En application de l’article R.412-6-1 du Code de la route, l’usage d’un téléphone tenu en main par le conducteur d’un véhicule en circulation est interdit. Cette infraction est punie d’une contravention de 2ème classe et d’une perte de deux points sur le permis.

Ainsi, le conducteur qui téléphone en utilisant un « bluetooth », un « kit main-libre » ou une « oreillette » ne saurait tomber sous le coup de cette incrimination, prévue par l’article cité supra, le code de la route ne réprimant pas l'utilisation de ces équipements.

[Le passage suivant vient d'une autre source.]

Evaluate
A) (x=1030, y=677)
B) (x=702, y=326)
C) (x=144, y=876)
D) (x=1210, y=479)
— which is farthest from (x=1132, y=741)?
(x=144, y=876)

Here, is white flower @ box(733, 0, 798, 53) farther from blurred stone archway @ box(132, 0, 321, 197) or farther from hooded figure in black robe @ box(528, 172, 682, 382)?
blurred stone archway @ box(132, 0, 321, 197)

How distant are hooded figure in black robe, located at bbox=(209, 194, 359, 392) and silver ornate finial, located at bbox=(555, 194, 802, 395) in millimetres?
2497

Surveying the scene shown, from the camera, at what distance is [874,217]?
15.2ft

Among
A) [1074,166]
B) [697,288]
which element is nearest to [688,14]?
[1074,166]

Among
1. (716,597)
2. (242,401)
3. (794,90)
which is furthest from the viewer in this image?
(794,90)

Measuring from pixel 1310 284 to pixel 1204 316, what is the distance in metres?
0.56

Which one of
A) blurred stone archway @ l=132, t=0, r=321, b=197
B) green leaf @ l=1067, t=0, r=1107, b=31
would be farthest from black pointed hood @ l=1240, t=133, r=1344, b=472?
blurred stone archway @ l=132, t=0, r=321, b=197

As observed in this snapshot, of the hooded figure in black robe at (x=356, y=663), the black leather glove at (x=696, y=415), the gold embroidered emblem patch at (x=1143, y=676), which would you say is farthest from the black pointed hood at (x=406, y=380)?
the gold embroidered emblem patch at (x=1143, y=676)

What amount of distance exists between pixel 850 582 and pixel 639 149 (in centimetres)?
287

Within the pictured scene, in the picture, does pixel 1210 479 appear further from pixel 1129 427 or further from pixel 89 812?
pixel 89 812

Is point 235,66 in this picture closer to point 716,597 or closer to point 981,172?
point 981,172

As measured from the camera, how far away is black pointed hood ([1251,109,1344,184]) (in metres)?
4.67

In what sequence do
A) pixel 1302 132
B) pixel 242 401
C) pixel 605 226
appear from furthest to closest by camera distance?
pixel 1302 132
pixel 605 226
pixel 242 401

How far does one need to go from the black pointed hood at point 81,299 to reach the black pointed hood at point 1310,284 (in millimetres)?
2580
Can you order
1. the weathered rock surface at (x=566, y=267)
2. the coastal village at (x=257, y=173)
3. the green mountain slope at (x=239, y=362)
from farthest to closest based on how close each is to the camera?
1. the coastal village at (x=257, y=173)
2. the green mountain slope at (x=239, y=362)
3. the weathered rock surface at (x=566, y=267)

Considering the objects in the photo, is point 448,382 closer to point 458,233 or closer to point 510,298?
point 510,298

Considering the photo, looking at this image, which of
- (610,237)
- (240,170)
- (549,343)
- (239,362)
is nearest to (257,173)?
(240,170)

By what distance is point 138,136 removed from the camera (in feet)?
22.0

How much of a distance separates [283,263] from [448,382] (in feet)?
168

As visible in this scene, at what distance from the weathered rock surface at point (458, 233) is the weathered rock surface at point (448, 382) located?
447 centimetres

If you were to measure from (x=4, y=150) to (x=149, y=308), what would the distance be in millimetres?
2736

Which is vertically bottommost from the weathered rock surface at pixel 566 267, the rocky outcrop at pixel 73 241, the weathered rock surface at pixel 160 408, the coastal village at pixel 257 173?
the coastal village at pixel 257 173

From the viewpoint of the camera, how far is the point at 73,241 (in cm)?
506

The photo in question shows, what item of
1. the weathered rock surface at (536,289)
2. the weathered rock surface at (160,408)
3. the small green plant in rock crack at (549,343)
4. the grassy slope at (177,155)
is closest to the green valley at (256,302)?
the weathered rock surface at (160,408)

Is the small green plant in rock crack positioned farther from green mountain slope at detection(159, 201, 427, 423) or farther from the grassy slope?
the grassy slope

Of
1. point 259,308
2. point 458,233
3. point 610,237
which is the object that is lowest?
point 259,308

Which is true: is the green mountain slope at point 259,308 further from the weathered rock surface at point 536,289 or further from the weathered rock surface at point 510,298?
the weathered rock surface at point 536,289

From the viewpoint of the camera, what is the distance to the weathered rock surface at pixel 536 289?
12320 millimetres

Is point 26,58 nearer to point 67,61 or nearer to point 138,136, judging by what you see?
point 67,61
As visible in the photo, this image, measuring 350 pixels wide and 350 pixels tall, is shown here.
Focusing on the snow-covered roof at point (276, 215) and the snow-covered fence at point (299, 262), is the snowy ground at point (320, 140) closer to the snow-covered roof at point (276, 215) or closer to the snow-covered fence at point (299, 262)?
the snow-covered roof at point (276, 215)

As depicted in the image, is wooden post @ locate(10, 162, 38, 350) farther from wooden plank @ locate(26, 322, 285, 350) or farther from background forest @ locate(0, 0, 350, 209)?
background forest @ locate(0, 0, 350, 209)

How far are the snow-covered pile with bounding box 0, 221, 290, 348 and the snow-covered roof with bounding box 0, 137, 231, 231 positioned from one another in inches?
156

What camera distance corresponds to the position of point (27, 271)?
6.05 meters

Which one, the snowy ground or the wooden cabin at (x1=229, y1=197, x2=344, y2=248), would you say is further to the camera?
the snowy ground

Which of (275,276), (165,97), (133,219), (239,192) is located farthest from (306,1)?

Cependant, l’article R.412-6 du Code de la route énonce que tout conducteur doit se tenir constamment en état et en position d’exécuter commodément et sans délai toutes les manœuvres qui lui incombent. Le fait de contrevenir aux dispositions de cet article est puni d’une contravention de 2e classe.

L’utilisation d’un « bluetooth », d’un « kit main-libre » ou d’une « oreillette » en conduisant peut être réprimée par les forces de l’ordre sur le fondement de l’article R.412-6 du Code de la route.

Nous déconseillons, donc, fortement leur utilisation en conduisant, en raison des risques de déconcentration et des accidents qu’elle génère.